Former Maryland Gov. Martin O'Malley, Sanders' Democratic primary rival, had questioned on Friday Sanders' support for Obama during the 2012 election.
"When President Obama was running for re-election, I was glad to step up and work very hard for him while Sen. Sanders was trying to find someone to primary him," O'Malley said at an MSNBC candidates' forum on Friday.
Though Sanders never said directly that he would have supported a challenger over Obama - who Sanders often praises in stump speeches and interviews - Sanders was critical of the president in the lead-up to the 2012 election.
Sanders criticized Obama for being "weak" in negotiations with Republicans. And on several occasions, Sanders suggested that a primary challenge to Obama from the left could have energized the progressive base.

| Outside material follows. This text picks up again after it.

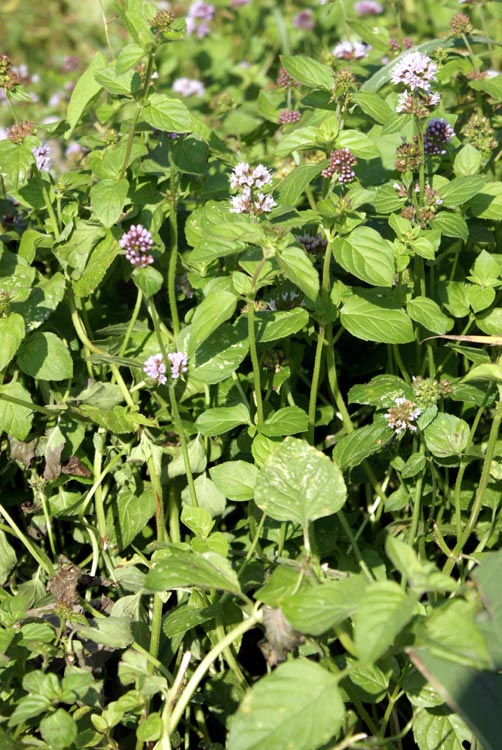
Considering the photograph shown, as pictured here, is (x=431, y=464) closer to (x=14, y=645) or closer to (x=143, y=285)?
(x=143, y=285)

"I think one of the reasons that the president has been able to move so far to the right is that there is no primary opposition to him, and I think it would do this country a good deal of service if people started thinking about candidates out there to begin contrasting what is a progressive agenda as opposed to what Obama is doing," Sanders said on radio host Thom Hartman's show in 2011.
"If a progressive Democrat wants to run, I think it would enliven the debate, raise some issues and people have a right to do that," Sanders said then. "I've been asked whether I am going to do that. I'm not. I don't know who is, but in a democracy, it's not a bad idea to have different voices out there."
On Sunday, Sanders acknowledged that though he and Obama have disagreed on some issues, he ultimately has been satisfied with Obama's job performance.
"I think under incredible Republican obstructionism, Obama and Joe Biden have moved this country forward in a way that leaves us a hell of a lot better than when Bush was in office," Sanders said.